Atomic state representations of an environment are adequate for a a variety of global planning tasks such as path planning. There, the scene or environment takes the form of a global map and the goal is to move the embodied agent from a starting state to a goal state. If we assume that the global map takes the form of a grid with a suitable resolution, each grid tile (or cell) represents a different atomic state than any other cell. Similar considerations can be made for other forms of the map e.g. a graph form.
Given such state representation, we will use search to find the action sequence that the agent must produce to reach a goal state. In addition we will be dealing with informed rather than blind search, where we are also given task-specific knowledge (that we use to develop suitable heuristics) to find the solution as we will see shortly.
Maps
We will develop the algorithm for the task at hand which is to find the path between a starting state and the goal state in a map.

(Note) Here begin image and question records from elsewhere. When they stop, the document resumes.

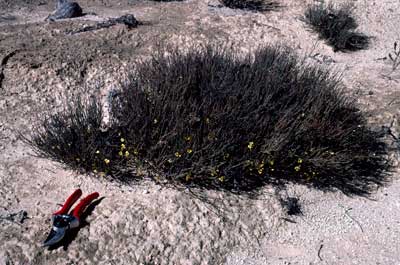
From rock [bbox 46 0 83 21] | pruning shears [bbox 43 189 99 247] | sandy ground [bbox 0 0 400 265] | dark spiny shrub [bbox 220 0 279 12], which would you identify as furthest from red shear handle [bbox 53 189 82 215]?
dark spiny shrub [bbox 220 0 279 12]

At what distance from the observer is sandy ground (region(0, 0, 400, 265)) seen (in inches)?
177

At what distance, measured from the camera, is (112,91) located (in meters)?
5.92

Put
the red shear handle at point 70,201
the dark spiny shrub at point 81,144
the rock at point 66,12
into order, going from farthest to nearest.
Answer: the rock at point 66,12 < the dark spiny shrub at point 81,144 < the red shear handle at point 70,201

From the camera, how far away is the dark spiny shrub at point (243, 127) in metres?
4.96

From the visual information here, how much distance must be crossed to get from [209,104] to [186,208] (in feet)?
3.39

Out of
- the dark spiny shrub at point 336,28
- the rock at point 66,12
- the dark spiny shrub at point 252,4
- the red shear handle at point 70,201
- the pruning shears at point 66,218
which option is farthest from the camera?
the dark spiny shrub at point 252,4

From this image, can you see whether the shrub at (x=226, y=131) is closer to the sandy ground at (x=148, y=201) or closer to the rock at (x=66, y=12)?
the sandy ground at (x=148, y=201)

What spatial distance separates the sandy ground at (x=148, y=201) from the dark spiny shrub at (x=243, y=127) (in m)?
0.21

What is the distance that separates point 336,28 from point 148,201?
455 cm

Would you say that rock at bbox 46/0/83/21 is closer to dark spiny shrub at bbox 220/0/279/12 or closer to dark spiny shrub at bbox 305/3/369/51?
dark spiny shrub at bbox 220/0/279/12

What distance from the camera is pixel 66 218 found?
4.35 m

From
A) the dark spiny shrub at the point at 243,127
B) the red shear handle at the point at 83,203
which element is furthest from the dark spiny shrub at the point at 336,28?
the red shear handle at the point at 83,203

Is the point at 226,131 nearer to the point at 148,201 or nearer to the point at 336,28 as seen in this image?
the point at 148,201

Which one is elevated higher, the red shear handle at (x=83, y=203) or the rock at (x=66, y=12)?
the rock at (x=66, y=12)
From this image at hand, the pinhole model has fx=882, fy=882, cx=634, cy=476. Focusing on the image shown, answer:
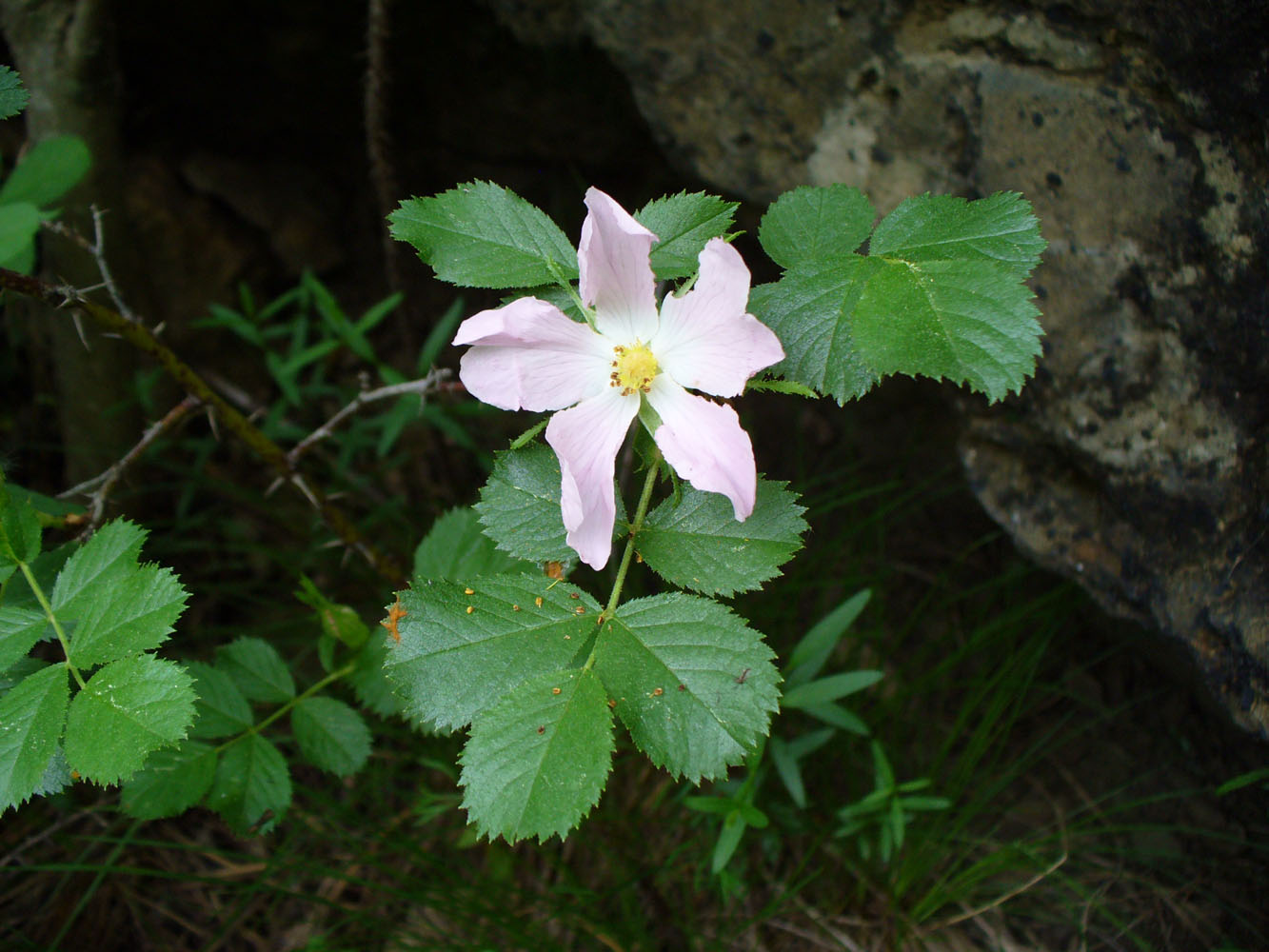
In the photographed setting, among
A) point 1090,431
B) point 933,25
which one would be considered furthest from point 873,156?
point 1090,431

Not just any path but the minimum cost path when the state transition graph is revealed incrementally through a series of actions and associated individual costs (cost function). The task is depicted below.
A map of a parking lot as determined via postprocessing LIDAR returns. Obstacles colored in yellow are tall obstacles, brown obstacles are curbs, and green obstacles are tree branches that are of no relevance to ground navigation.

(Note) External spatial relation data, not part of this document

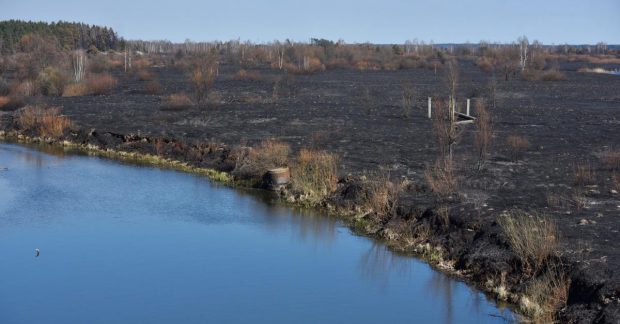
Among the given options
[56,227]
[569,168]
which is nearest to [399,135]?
[569,168]

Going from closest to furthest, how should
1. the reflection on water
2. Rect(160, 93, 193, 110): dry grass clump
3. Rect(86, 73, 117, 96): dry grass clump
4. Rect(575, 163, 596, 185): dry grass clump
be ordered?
the reflection on water < Rect(575, 163, 596, 185): dry grass clump < Rect(160, 93, 193, 110): dry grass clump < Rect(86, 73, 117, 96): dry grass clump

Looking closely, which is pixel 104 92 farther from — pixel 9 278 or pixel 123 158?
pixel 9 278

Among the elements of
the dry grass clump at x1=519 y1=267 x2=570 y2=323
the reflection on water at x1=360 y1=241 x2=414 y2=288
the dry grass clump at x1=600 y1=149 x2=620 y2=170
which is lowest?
the reflection on water at x1=360 y1=241 x2=414 y2=288

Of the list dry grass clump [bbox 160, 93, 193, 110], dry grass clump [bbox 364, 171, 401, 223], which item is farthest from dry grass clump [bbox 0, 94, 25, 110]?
dry grass clump [bbox 364, 171, 401, 223]

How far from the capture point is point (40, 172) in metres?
28.1

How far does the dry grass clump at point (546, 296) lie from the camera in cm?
1340

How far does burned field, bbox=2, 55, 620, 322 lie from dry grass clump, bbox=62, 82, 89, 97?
3.97 ft

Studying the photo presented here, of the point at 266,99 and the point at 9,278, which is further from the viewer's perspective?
the point at 266,99

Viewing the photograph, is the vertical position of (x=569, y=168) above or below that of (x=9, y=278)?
above

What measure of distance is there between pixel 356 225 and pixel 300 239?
5.39 ft

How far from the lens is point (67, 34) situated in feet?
401

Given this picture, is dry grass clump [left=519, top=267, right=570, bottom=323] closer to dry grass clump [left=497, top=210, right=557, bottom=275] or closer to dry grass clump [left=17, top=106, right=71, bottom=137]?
dry grass clump [left=497, top=210, right=557, bottom=275]

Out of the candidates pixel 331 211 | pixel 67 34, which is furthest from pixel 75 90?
pixel 67 34

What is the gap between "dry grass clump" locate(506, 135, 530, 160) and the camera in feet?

In practice, maps likes the one above are local both in terms of space (each snapshot is relative to the location of the agent) as well as in terms of time (at the time the agent took these measurements). We can take any map like the one above and form its discrete equivalent such as shown below. We usually call this type metric map and for the purposes of this chapter this is our search area and in it lie all possible feasible solutions, each is a sequence of actions distinguished by path cost. In this example, the least cost path is actually the geographically longer path - the line thickness for each of the two possible solutions in this figure is proportional to its cost.
An example search area with action-cost function where left turns are penalized compared to right.This is common penalization in path planning for delivery vehicles.
The alternative map representation is topological where the environment is represented as a graph where nodes indicated significant grounded features and edges denote topological relationships (position, orientation, proximity etc.). Irrespectively of metric or topological representations, the forward search methods we focus on all function on graphs.